Diversity and Inclusion Training at Niagara Takes on Special Meaning

  • Published
  • By Bo Joyner
  • Headquarters Air Force Reserve Command

As Air Force Reserve Command’s director of Diversity and Inclusion, Lee Floyd has visited Reserve wings around the country to conduct Diversity 101 training, but he’s never had a visit quite like his recent trip to the 914th Air Refueling Wing, Niagara Falls Air Reserve Station, New York.

“It was heart-wrenching. It was draining. It was stressful, but it was much needed and it was extremely productive,” Floyd said of his TDY to Niagara where he led three Diversity 101 classes a day over a four-day period.

Floyd said that the trip to Niagara had been planned for months, but the May 14 shooting at a Tops Friendly Market store in nearby Buffalo where 10 Black people were killed and three others were injured led him to believe these Diversity and Inclusion training sessions would be different than most.

“I talked to my team at Niagara on my way there, and we decided not to commit the entire two hours to this training, but to afford those folks an opportunity to get some things off of their chest,” he said. “In the very first class, I told the attendees that we are going to stray off of the agenda and I want to open the floor to anyone who wants to discuss what transpired. And the flood gates opened.

“Those Citizen Airmen up there had gone through something traumatic. There were members within the unit who were intimately affected by this tragedy. One member, specifically, had an uncle killed and a cousin inside the store when the shooting took place. We had countless members who said they lived within three blocks of this place and had shopped there on a number of occasions.”

First Lt.
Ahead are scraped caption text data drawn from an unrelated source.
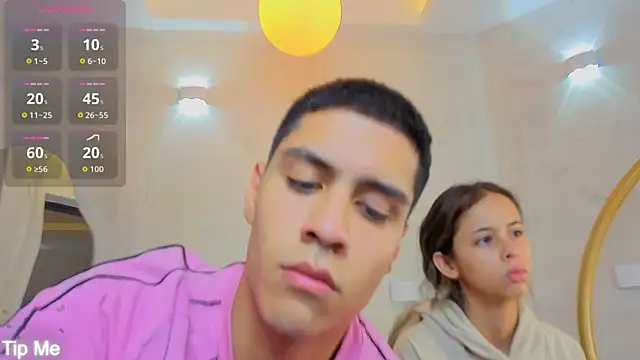 bastian and samantha online show from April 28, 3:21 am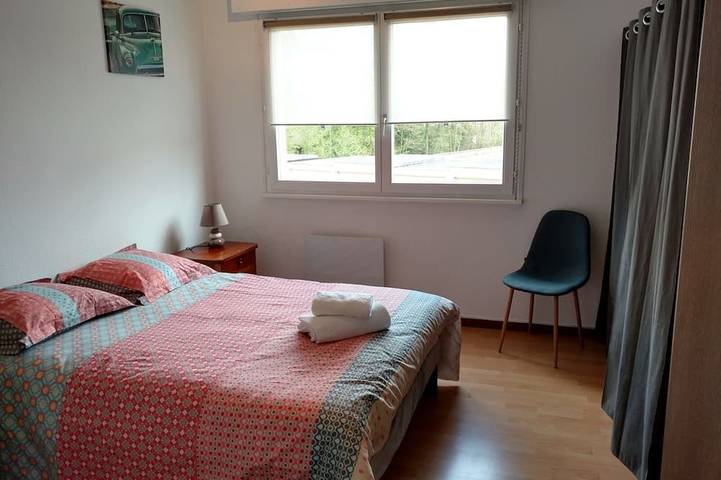 Gîte pour 10 personnes, avec jardin et terrasse à Obernai - 4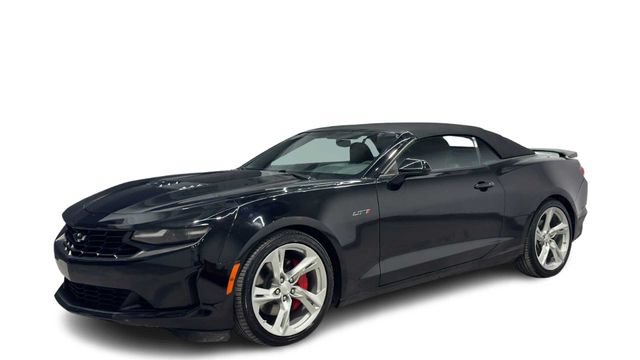 Used 2024 Chevrolet Camaro LT w/ Technology Package RWD image 2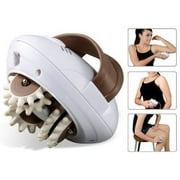 3D Electric Full Body Massager Roller Anti-cellulite Massaging Slimmer Device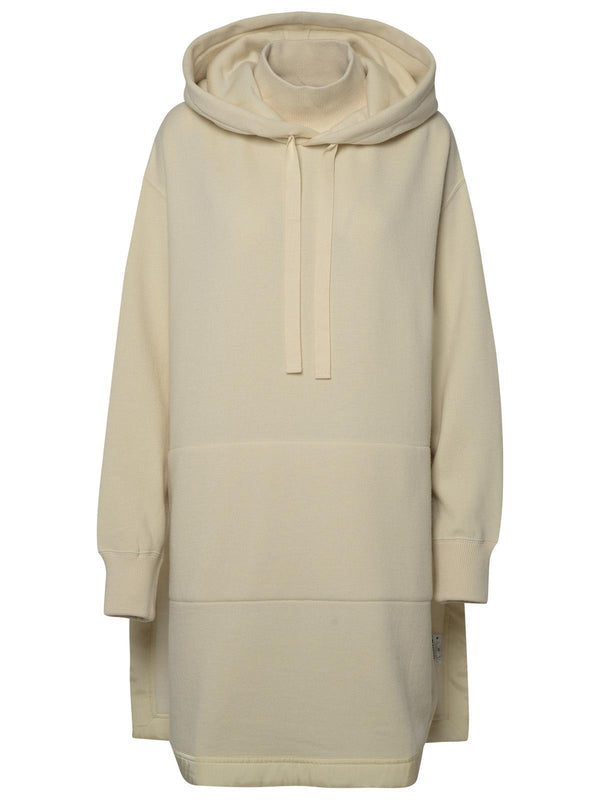 Jil Sander Milk Virgin Wool Blend Hoodie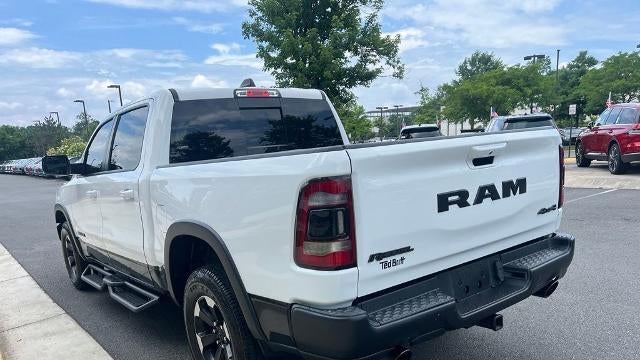 2020 Ram 1500 Rebel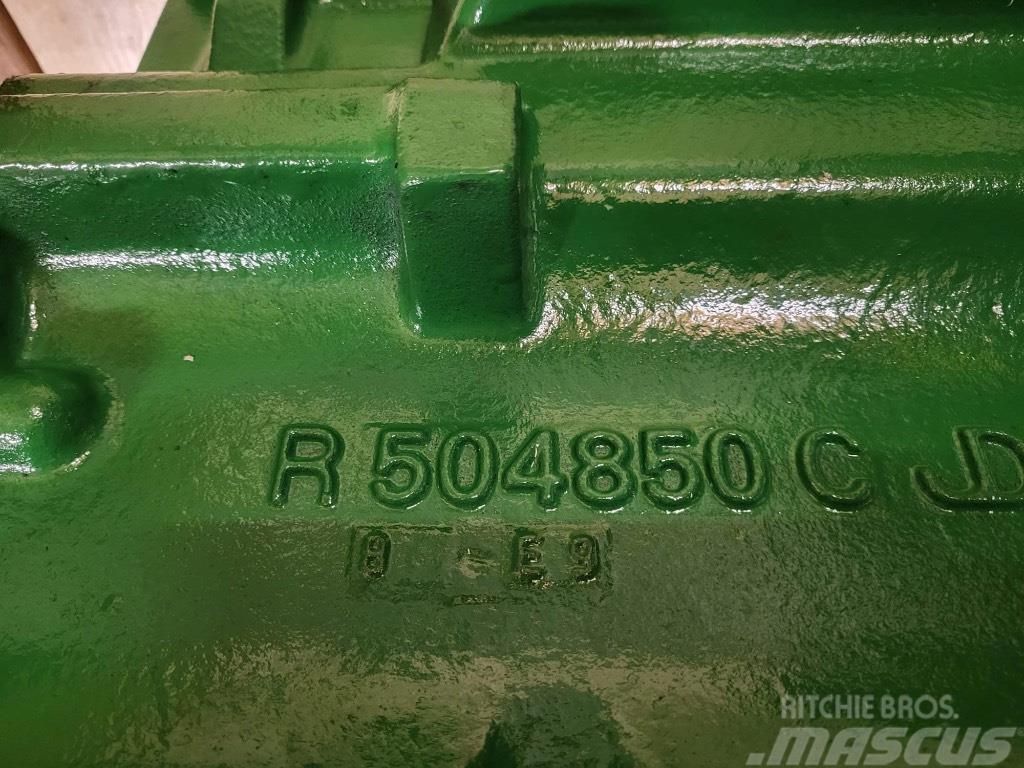John Deere 6068 Traktorit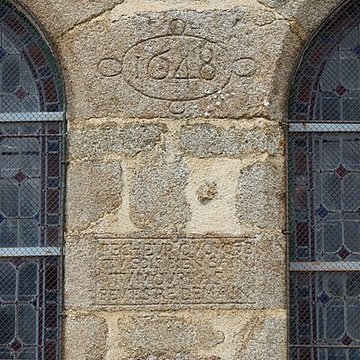 Église Sainte-Marguerite de Sainte-Marguerite-de-Carrouges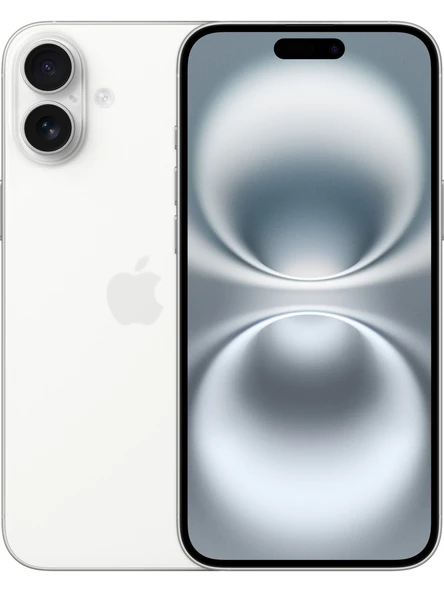 Apple iPhone 16 Plus 256 GB Beyaz (Apple Türkiye Garantili) ürün görseli 1
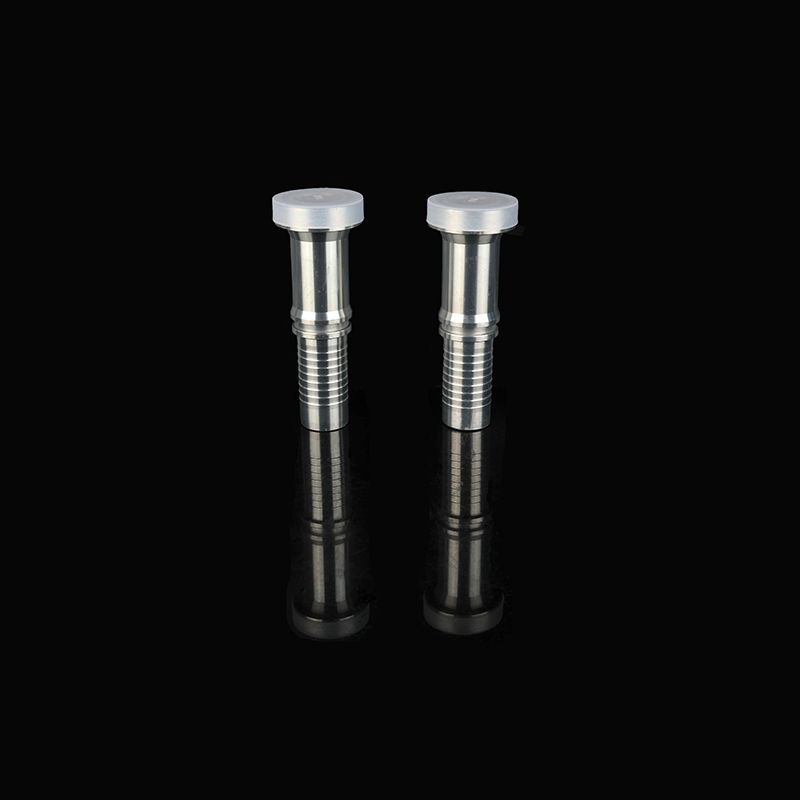 Mặt bích ống thủy lực mạ kẽm trắng thân thiện với môi trường 87912-20-20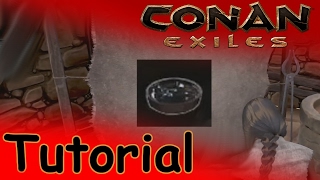 Teer Herstellen  ► Conan Exiles Tutorial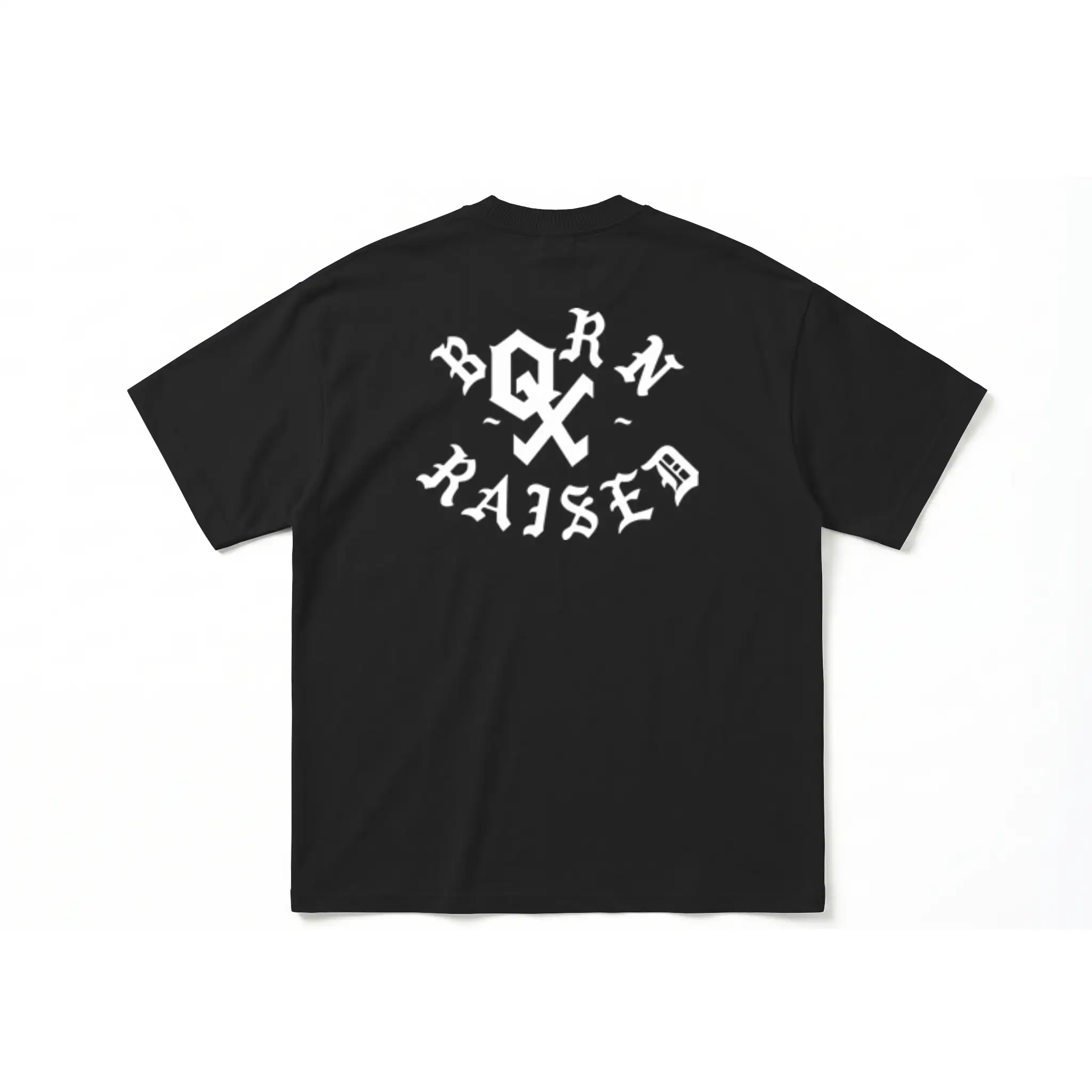 OX Born Raised T Shirt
Ron Fugate, 914th Diversity and Inclusion board member, said it was enlightening to hear from so many of his Reserve brothers and sisters on how the shooting had impacted them.

“I can speak to how the Tops shooting affected my family and me, but I never considered the array of individuals affected on base, how our responders and law enforcement were affected,” he said. “How basically everyone who wears the uniform was affected.”

Floyd said that many Niagara Reservists were having a difficult time processing the fact that the alleged shooter, an 18-year-old white male, would conduct an act of domestic terrorism in their community where his sole stated purpose was to kill as many Black people as possible. Many people said they were still too scared to go shopping or to a movie theater or any other public place.

“The true essence of Reserve Citizen Airmen is that we are part of the communities where we serve and when something like this happens in the community, we need to engage,” Floyd said. “We really need to make sure these people know we’ve got their back and we are here for them. I think that’s a valuable lesson we learned from this shooting in Buffalo.

“I have made a commitment. God forbid that anything like this should ever happen again, but if it does, I am not waiting for an invitation. I am heading to that location. We are going to be there. We have the skillset necessary to facilitate those tough discussions.”

Fugate said he is confident that Team Niagara will continue the discussion on diversity and inclusion in the future.

“After participating in these classes, I’m 100% reenergized in this endeavor because I feel like there are not just some, but a lot of individuals on this base who feel this is a worthwhile endeavor,” he said. “It’s important. It’s needed. So, I’m ready to continue it.”

The 914th Diversity and Inclusion committee formed more than a year ago and is one of the first wing D&I committees established within AFRC. Col. Tom McElhinney, 914th Air Refueling Wing vice commander, chairs the 914th Diversity and Inclusion board and ultimately led the push to invite AFRC's D&I team for this unique training. The 914th Air Refueling Wing commander, Col. Lara Morrison, said she agrees with Fugate's sentiment on the wing's Diversity and Inclusion program being a worthwhile endeavor.

"I applaud the work of Colonel McElhinney, Lieutenant Fugate and our entire 914th Diversity and Inclusion team in bringing this training to Niagara," Morrison said. "They've been working nonstop for over a year through COVID-19 and other delays to bring AFRC's D&I team here. I'm glad we were finally able to host it for our Airmen."

Floyd said he was extremely proud of the 914th Reservists who were courageous enough to share some very intimate thoughts and feelings about the shooting.

“Some people flat out said they didn’t think their leadership cared about what happened or how it was affecting them, but I think these sessions helped them to see that their leadership does indeed care and that the Niagara leadership is committed to ensuring they continue to provide an avenue to the members to continue the dialogue and to evaluate opportunities for partnerships within the community,” he said.

“We experienced tears, frustrations, anger – the gamut of emotions. But at the end of the day, I am confident in saying that the wing came together as one. These sessions were truly heart-wrenching, but I’m confident in saying that they helped make Team Niagara stronger.”